O prazo de caducidade do direito [de] liquidação, actualmente previsto no art. 45.º da LGT, reporta-se a actos de liquidação de tributos, que são actos que declaram uma obrigação tributária (...).
É apenas em relação a estes actos de liquidação, em sentido estrito, que provocam uma modificação na situação tributária do contribuinte, definindo a existência de uma obrigação (que através desse acto se torna certa, líquida e exigível, inclusivamente por via coerciva no caso de não cumprimento voluntário), que se justifica, por evidentes razões de segurança jurídica, que se limite o período de tempo em que tais actos podem ser praticados.
Não é esse, porém, o caso dos actos que recusam o reembolso de IVA, pois deles não resulta para os contribuintes qualquer obrigação que não tivessem anteriormente.
Por outro lado, o facto de o n.º 8 do referido art. 22.º incluir a expressão reembolsos são efectuados «quando devidos», não tem o mero alcance de expressar que não devem ser efectuados reembolsos indevidos (o que seria absolutamente supérfluo, pois seria inimaginável interpretar o regime de reembolsos como permitindo o pagamento de reembolsos que não fossem devidos), mas sim o de acentuar que os reembolsos não devem ser efectuados sem uma comprovação, no momento do reembolso, da verificação dos seus pressupostos, o que é corroborado pelos n.ºs 10 e 11 do mesmo artigo, ao preverem que, para efeitos de reembolso, possam ser pedidos documentos e informações adicionais, sob pena de o reembolso de considerar indevido.

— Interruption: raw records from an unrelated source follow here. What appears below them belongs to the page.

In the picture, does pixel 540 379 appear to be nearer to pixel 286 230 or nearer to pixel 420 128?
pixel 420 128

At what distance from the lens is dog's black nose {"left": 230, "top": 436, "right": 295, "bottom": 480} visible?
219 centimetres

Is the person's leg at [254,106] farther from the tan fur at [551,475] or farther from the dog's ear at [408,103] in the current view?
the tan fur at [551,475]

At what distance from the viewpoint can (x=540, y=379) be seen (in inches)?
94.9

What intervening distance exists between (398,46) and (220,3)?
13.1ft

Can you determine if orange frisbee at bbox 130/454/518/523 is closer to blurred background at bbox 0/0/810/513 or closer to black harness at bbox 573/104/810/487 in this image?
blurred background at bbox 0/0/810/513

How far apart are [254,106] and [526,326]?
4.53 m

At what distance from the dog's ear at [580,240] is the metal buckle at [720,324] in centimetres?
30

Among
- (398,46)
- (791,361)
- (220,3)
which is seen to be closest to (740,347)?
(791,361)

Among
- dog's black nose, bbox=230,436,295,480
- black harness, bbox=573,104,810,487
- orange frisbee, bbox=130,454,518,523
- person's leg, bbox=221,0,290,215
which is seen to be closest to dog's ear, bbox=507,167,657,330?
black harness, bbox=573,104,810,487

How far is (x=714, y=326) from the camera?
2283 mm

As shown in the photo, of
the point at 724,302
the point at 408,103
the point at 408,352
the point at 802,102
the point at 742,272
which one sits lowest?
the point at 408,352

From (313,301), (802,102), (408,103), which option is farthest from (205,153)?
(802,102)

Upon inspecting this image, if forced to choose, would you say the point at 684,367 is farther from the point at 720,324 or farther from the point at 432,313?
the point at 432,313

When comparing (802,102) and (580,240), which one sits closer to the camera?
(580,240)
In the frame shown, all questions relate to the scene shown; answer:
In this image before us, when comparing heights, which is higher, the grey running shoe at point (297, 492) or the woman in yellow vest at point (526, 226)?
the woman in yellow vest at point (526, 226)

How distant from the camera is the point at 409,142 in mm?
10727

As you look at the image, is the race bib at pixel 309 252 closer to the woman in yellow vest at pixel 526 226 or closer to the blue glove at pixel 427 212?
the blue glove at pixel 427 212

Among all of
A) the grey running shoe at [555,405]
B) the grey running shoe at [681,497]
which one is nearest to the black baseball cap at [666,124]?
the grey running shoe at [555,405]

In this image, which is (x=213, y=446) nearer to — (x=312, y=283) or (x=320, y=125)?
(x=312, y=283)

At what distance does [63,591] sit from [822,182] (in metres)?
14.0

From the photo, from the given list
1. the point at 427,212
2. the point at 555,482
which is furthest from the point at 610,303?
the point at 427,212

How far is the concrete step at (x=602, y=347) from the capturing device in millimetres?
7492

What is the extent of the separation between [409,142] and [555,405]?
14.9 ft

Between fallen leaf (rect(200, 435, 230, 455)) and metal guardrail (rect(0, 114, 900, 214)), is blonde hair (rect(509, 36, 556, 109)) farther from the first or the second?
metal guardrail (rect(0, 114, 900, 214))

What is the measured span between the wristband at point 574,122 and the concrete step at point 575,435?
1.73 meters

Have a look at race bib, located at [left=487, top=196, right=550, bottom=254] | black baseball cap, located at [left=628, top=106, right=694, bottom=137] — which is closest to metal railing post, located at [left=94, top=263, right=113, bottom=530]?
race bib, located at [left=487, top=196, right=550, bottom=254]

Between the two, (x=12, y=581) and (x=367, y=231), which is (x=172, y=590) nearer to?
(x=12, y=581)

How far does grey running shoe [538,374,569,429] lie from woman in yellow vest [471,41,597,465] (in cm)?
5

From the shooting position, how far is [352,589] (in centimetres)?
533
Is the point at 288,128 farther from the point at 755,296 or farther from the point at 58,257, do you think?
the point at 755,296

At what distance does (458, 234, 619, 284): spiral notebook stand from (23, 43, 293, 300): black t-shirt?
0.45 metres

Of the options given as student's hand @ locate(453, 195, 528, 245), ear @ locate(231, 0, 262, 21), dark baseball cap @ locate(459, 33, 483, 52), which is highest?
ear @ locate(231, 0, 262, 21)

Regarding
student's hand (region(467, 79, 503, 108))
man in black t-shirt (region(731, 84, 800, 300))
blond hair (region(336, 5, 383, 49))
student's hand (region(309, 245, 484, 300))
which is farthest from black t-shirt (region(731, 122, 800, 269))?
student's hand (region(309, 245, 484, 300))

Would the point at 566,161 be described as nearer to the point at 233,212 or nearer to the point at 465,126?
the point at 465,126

Aliás, nem seria compreensível outro regime, pois, reportando-se o pedido de reembolso à globalidade das relações tributárias relativas a um determinado período, o seu conteúdo definitivo está forçosamente por definir, pelo que não se pode justificar, pelas razões de segurança jurídica subjacentes ao regime da caducidade do direito de liquidação, que haja restrições ao apuramento e relevância dos factos que importam para as definir.
Para além de não haver suporte legal para aplicar o prazo de caducidade do direito de liquidação aos actos que apreciam pedidos de reembolso de IVA, por não serem actos que declaram uma obrigação tributária do contribuinte em relação à Administração Tributária, não se trata de uma situação idêntica, que justifique a aplicação analógica do referido art. 45.º
Na verdade, não valem em relação aos actos de recusa de reembolso as razões de segurança jurídica que justificam a limitação temporal da possibilidade de efectuar actos de liquidação, pois os actos de recusa, como actos negativos que são, não produzem nem declaram qualquer obrigação para o contribuinte.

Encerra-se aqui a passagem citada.